Exercise goal — Look through the entries below for the line with "まもなく復活祭 軍人のために復活祭パン「パスカ」が焼かれる" and the line with "Ben Affleck shopped", then give again exactly those two lines and all lines between them, minus the pictures.

Given entries —
•••••
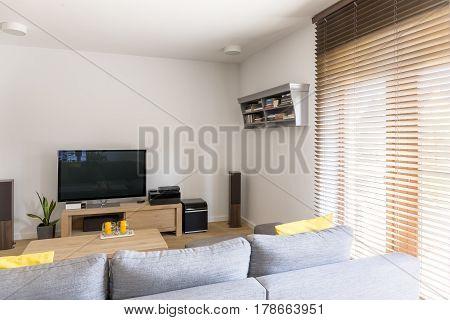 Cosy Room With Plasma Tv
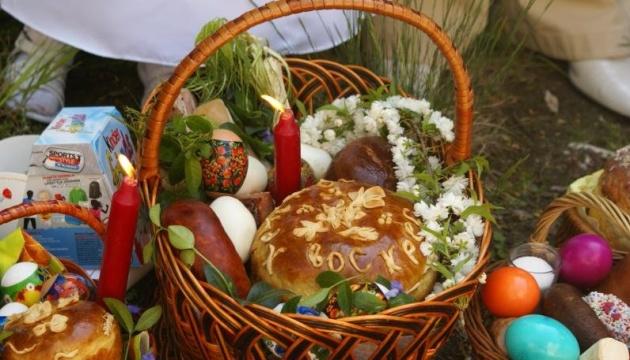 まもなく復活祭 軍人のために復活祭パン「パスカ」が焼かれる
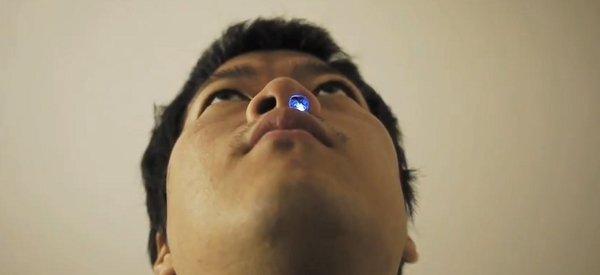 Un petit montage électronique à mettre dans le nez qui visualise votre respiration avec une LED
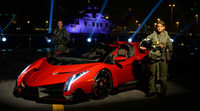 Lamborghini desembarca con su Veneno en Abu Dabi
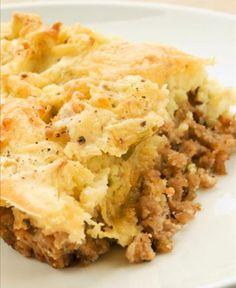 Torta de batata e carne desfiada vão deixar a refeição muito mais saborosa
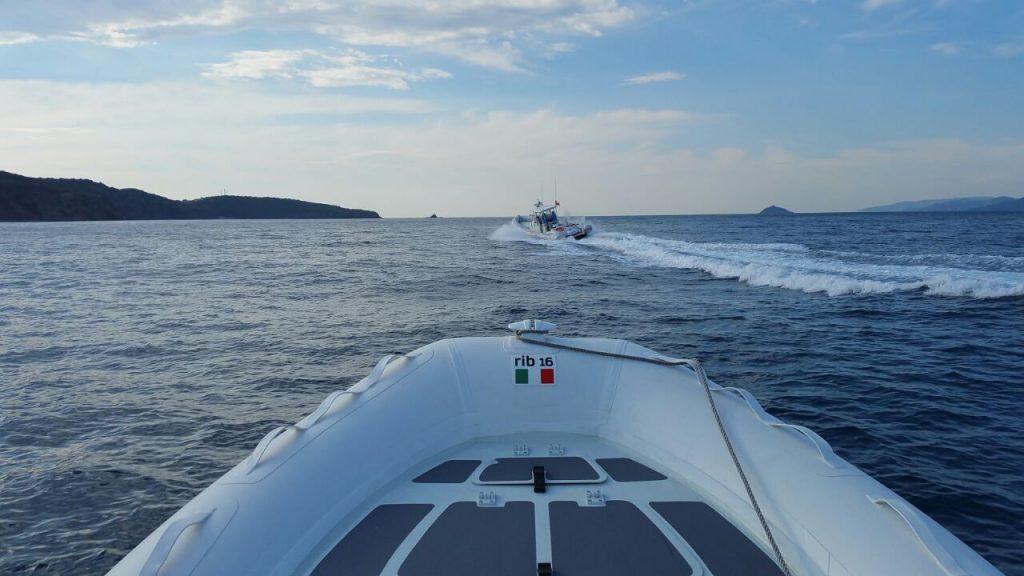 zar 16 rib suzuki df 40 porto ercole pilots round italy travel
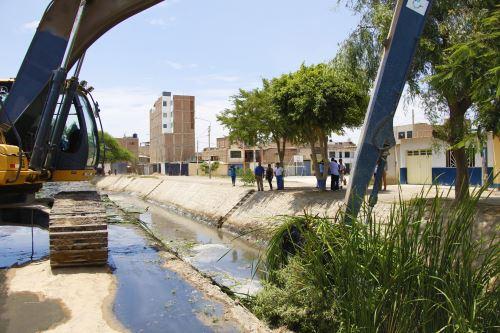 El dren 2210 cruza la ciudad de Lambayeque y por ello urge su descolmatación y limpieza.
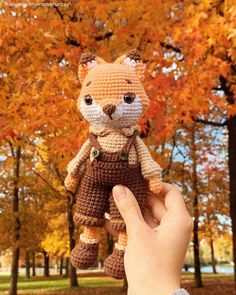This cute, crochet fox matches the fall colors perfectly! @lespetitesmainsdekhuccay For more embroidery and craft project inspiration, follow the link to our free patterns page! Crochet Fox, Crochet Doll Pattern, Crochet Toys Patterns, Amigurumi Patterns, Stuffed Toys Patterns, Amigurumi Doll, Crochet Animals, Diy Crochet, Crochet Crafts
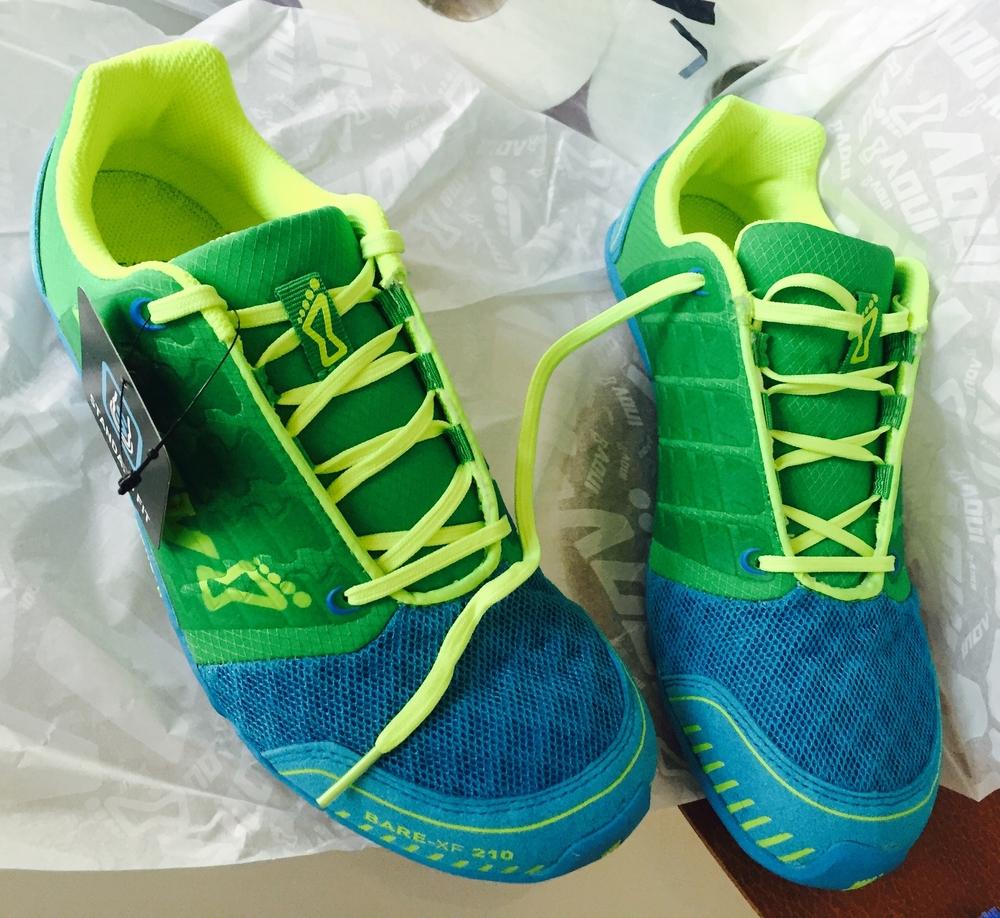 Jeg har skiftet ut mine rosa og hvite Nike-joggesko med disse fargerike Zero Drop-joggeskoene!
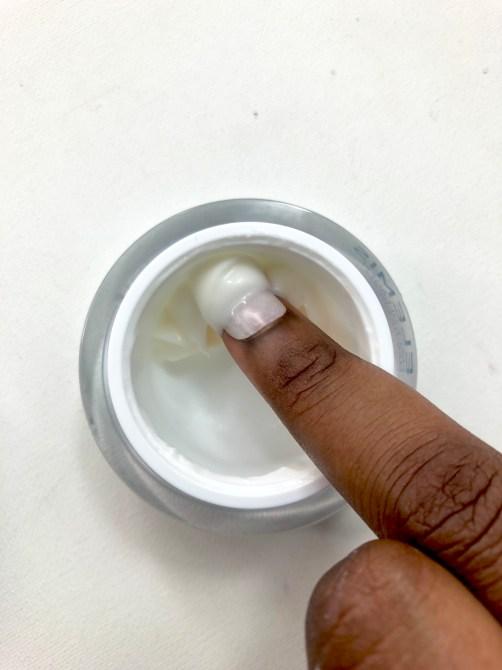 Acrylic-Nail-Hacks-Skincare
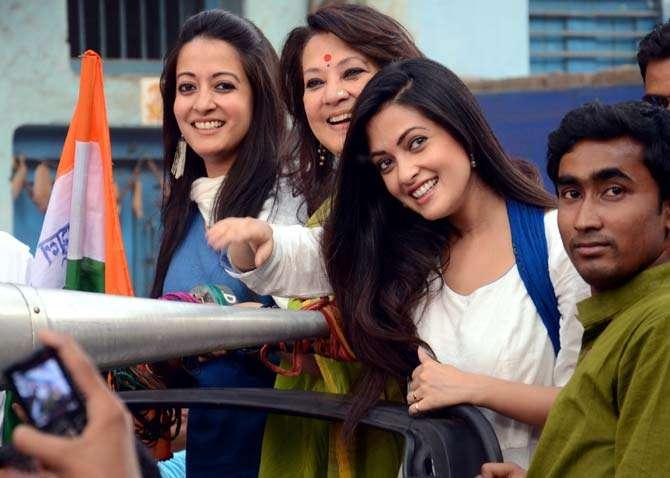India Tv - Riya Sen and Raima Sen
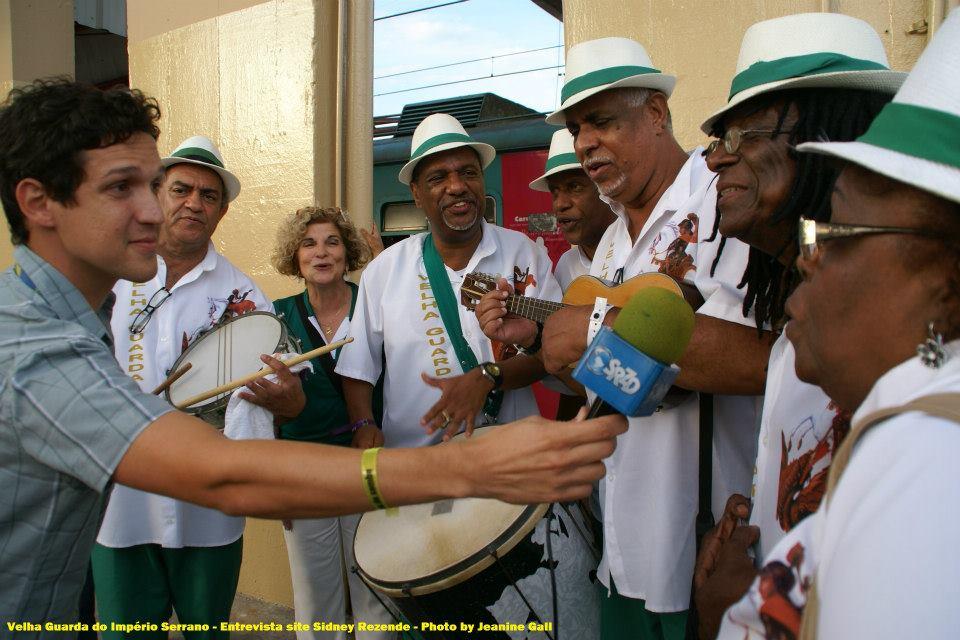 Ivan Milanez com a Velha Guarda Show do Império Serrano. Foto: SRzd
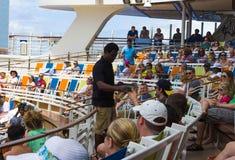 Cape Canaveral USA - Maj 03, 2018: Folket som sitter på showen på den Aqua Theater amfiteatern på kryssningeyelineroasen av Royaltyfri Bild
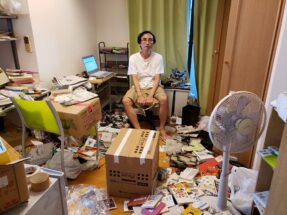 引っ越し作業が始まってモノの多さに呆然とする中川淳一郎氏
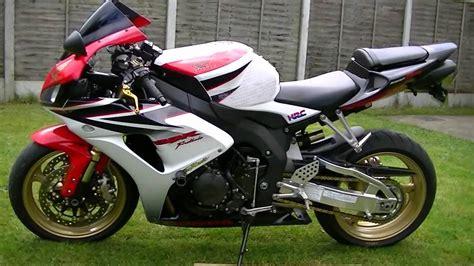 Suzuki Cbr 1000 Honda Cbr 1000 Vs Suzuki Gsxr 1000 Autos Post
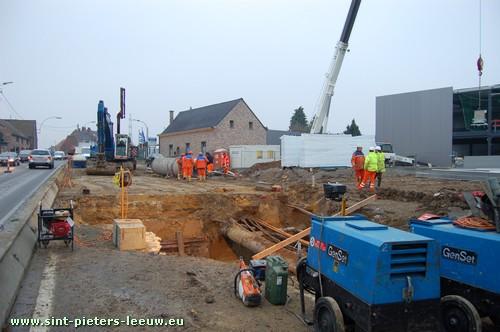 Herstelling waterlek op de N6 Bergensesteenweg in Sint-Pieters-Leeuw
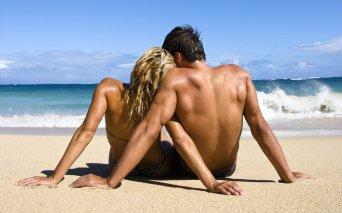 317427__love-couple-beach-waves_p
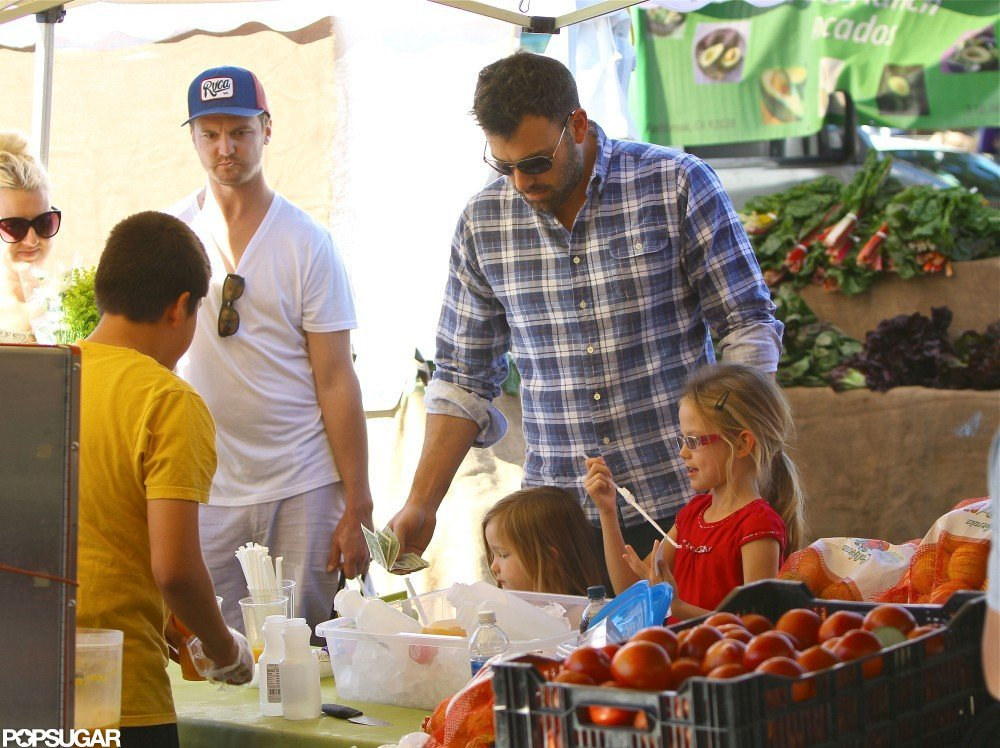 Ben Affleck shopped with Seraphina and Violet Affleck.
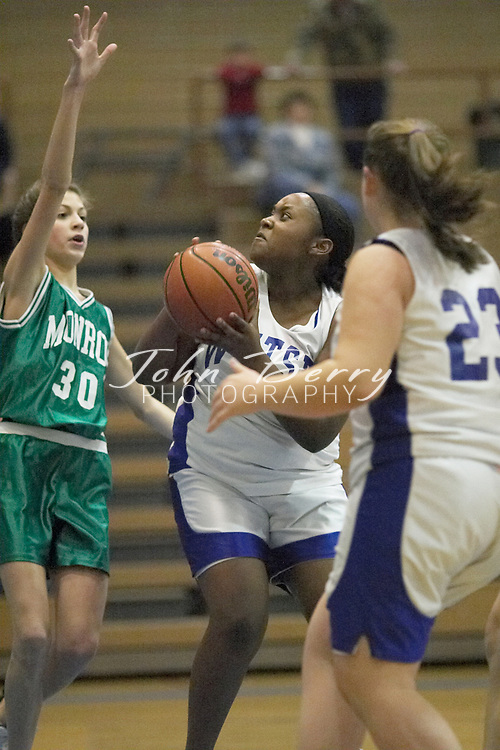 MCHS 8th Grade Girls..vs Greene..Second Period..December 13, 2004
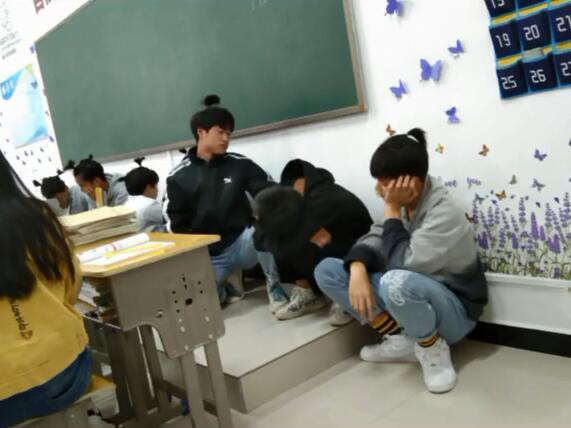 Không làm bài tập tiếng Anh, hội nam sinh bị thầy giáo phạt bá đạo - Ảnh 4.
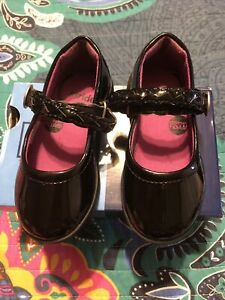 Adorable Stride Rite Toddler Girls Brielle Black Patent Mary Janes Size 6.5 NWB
•••••
Response below —
 まもなく復活祭 軍人のために復活祭パン「パスカ」が焼かれる
 Un petit montage électronique à mettre dans le nez qui visualise votre respiration avec une LED
 Lamborghini desembarca con su Veneno en Abu Dabi
 Torta de batata e carne desfiada vão deixar a refeição muito mais saborosa
 zar 16 rib suzuki df 40 porto ercole pilots round italy travel
 El dren 2210 cruza la ciudad de Lambayeque y por ello urge su descolmatación y limpieza.
This cute, crochet fox matches the fall colors perfectly! @lespetitesmainsdekhuccay For more embroidery and craft project inspiration, follow the link to our free patterns page! Crochet Fox, Crochet Doll Pattern, Crochet Toys Patterns, Amigurumi Patterns, Stuffed Toys Patterns, Amigurumi Doll, Crochet Animals, Diy Crochet, Crochet Crafts
 Jeg har skiftet ut mine rosa og hvite Nike-joggesko med disse fargerike Zero Drop-joggeskoene!
 Acrylic-Nail-Hacks-Skincare
India Tv - Riya Sen and Raima Sen
 Ivan Milanez com a Velha Guarda Show do Império Serrano. Foto: SRzd
 Cape Canaveral USA - Maj 03, 2018: Folket som sitter på showen på den Aqua Theater amfiteatern på kryssningeyelineroasen av Royaltyfri Bild
 引っ越し作業が始まってモノの多さに呆然とする中川淳一郎氏
 Suzuki Cbr 1000 Honda Cbr 1000 Vs Suzuki Gsxr 1000 Autos Post
 Herstelling waterlek op de N6 Bergensesteenweg in Sint-Pieters-Leeuw
 317427__love-couple-beach-waves_p
 Ben Affleck shopped with Seraphina and Violet Affleck.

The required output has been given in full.